** Opening RECORDS PROVIDED block **
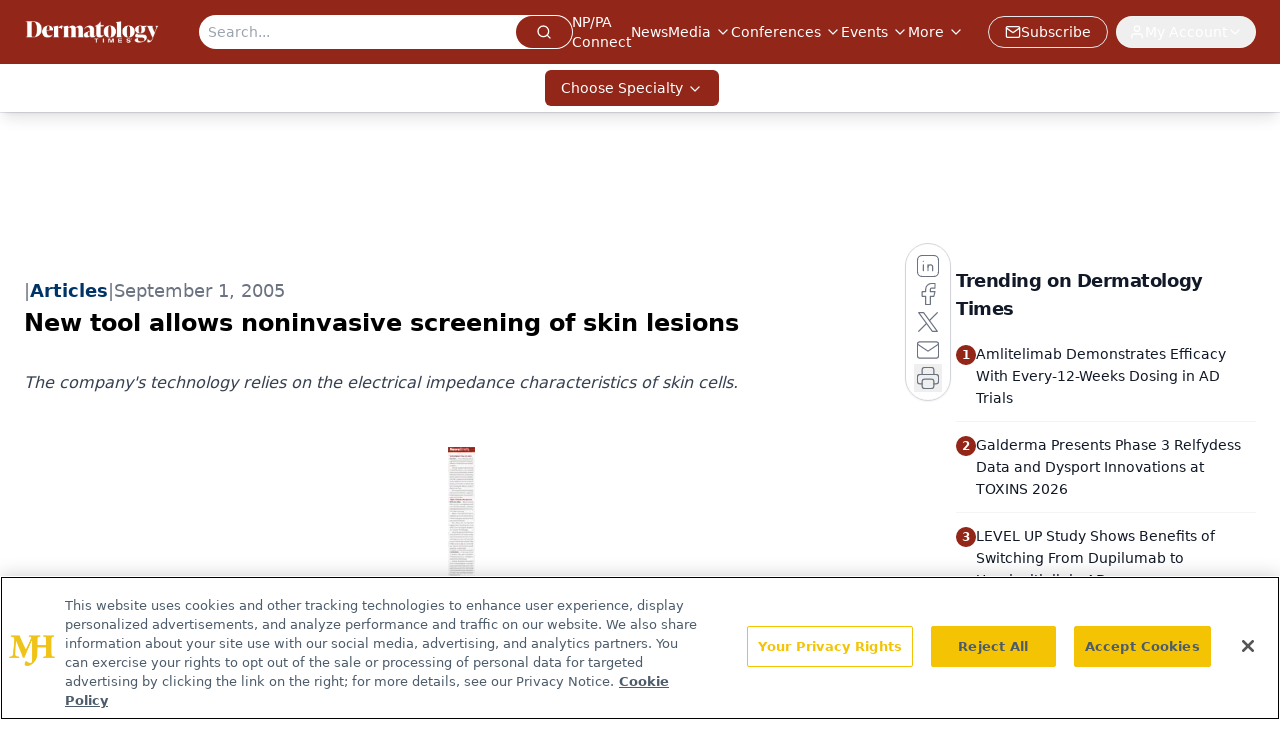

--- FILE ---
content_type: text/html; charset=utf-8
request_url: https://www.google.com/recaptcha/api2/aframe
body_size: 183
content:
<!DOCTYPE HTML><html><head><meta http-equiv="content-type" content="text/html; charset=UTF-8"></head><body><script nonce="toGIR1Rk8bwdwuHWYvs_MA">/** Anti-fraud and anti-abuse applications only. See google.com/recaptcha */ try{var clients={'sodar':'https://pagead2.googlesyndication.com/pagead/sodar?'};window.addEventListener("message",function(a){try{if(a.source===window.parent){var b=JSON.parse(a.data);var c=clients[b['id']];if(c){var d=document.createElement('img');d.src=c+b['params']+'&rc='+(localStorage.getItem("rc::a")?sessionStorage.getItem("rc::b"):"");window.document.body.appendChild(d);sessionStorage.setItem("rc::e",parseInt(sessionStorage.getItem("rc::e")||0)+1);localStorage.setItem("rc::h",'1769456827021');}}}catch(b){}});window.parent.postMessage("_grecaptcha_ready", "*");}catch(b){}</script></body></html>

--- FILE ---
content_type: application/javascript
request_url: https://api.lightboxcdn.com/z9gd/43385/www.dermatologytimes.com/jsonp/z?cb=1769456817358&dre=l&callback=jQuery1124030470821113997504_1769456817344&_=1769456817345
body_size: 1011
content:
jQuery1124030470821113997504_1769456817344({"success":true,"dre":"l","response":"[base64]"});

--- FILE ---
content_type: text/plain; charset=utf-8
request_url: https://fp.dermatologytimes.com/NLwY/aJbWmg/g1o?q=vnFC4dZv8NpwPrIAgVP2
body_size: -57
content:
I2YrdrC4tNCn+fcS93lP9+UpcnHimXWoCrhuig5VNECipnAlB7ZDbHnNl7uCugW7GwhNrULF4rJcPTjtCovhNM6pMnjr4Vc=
** Closing RECORDS PROVIDED block **
** Opening RECORDS PROVIDED block **
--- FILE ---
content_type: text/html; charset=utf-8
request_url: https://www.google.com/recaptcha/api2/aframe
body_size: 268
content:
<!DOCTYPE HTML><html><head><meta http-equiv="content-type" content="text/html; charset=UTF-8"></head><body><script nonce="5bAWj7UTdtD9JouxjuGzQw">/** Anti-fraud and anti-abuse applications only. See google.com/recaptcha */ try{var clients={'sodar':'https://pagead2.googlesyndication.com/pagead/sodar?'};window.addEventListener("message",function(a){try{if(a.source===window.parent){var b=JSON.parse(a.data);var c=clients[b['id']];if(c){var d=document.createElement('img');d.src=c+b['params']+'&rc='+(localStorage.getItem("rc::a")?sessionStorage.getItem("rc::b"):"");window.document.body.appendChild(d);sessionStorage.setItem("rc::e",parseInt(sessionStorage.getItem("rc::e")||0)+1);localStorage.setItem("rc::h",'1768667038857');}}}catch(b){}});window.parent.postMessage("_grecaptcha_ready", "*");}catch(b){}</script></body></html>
** Closing RECORDS PROVIDED block **
● INSTRUCTIONS TO FOLLOW
Wherever the word "dermatologytimes" appears in the entries above, copy that whole line.

● SOLUTION TO THIS EXERCISE
request_url: https://api.lightboxcdn.com/z9gd/43385/www.dermatologytimes.com/jsonp/z?cb=1769456817358&dre=l&callback=jQuery1124030470821113997504_1769456817344&_=1769456817345
request_url: https://fp.dermatologytimes.com/NLwY/aJbWmg/g1o?q=vnFC4dZv8NpwPrIAgVP2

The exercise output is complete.